OBJETIVOS |
[1] Enumera lo que, según el texto sobre Milón de Crotona, forma la espiral en la que queda envuelta la percepción.
[2] Prosigue, por favor, el texto sobre Milón de Crotona a partir de su última oración.

TEXTO PARA LEER |
______

5En cuanto al punto (4), i.e., la correlación de espectador y el objeto intencional, intentaremos ilustrarlo rescatando una escultura que difícilmente pasa desapercibida a todo aquel que visita el Museo del Louvre: Milón de Crotona. Esta obra refleja el momento en el que el mítico atleta griego Milón, mientras intentaba partir un árbol con sus propias manos, queda atrapado en el tronco y es devorado por un león. La figura, espeluznante, destaca la torsión y tensión corporales, y la sufrida expresión facial del atleta, a la vez que se recrea en las hendiduras provocadas por la garra del felino, casi en el momento del desgarro, y la violencia del ataque a la parte trasera del personaje. El espectador que se enfrenta a la obra percibe una serie de datos sensoriales que se acoplan a lo que E. Gombrich ha denominado «colocación mental», vale decir, los distintos niveles de expectativas o intenciones que ponemos sobre la mesa cuando nos relacionamos con la ficción. En ese momento, la percepción queda envuelta en una espiral de contextos, valores, creencias, interpretaciones, experiencias, que se alimentan recíprocamente y que el individuo manifiesta a través de, entre otras cosas, sus reacciones emocionales. Naturalmente, el espectador no se encuentra frente a un hecho real; ni el atleta ni el león son de carne y hueso, es más, probablemente ni siquiera existió un tal Milón de Crotona, atleta de los Juegos Olímpicos. Sin embargo, como ya hemos apuntado, no es esta la cuestión. Que un espectador cualquiera quede fascinado ante esta escultura, y sea conducido a la emoción, no es sino el producto de esa indiscirnibilidad de mundos, o de planos, en los que ciertas disposiciones, colocadas de antemano por él, entran en contacto con los datos percibidos y se funden en un complejo ajuste que se mantiene en estado de retroalimentación durante todo el proceso experiencial. Así, resulta ahora muy sencilla la explicación del fenómeno contrario, esto es, cuando el artefacto no logra producir en el espectador ninguna reacción emocional. En este caso, esa especie de simbiosis no se alcanza puesto que la «colocación mental» no es la idónea para que aquélla se dé.

______

EXTRACTO DE DATOS |
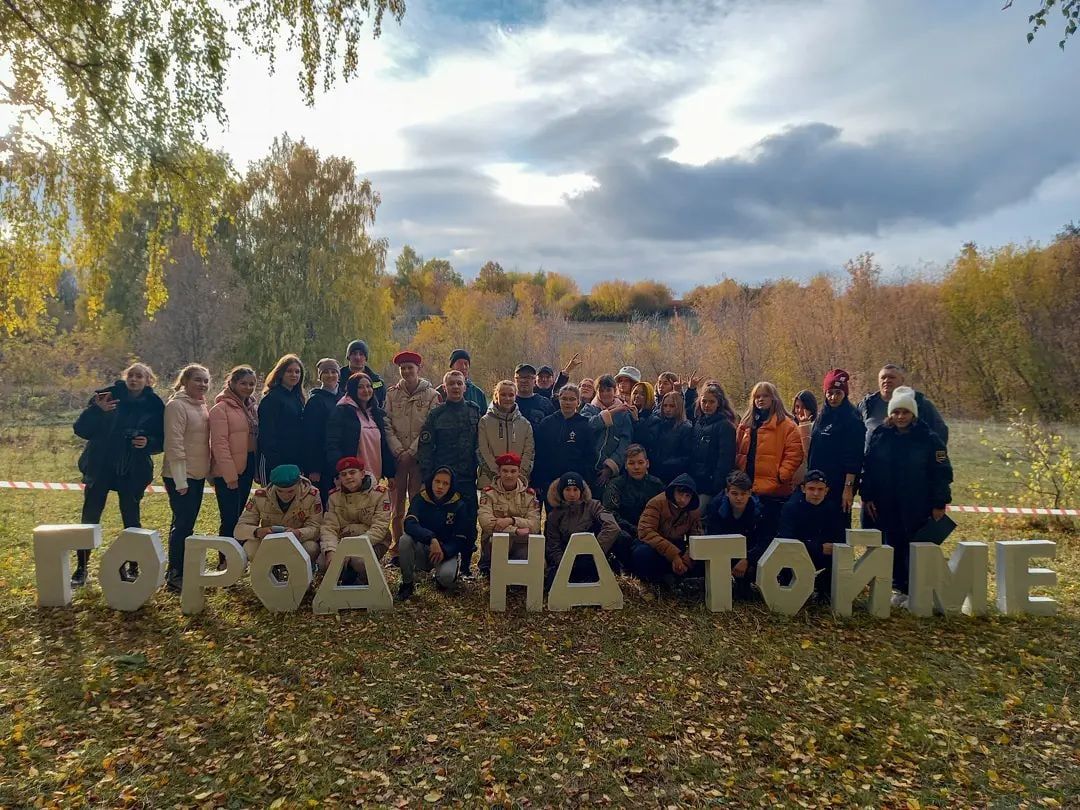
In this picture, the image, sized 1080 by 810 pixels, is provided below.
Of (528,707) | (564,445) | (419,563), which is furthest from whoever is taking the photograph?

______

RESPUESTAS DEL EJERCICIO |
[1] contextos, valores, creencias, interpretaciones, experiencias

[2]
Ponemos ya fin a estas escuetas consideraciones sobre de la «paradoja de la respuesta emocional a la ficción», conscientes de que permanecen en liza muchos interrogantes por resolver, pero satisfechos si han resultado de algún modo constructivas al lector y si pueden contribuir a clarificar por qué nos apenamos por el destino de Ana Karenina.

Puntos de apoyo

M. J. Alcaraz, et al.: «Estética»

E. Gombrich: «Arte e ilusión»

N. Goodman: «Maneras de hacer mundos»

I. Kant: «Crítica del Juicio».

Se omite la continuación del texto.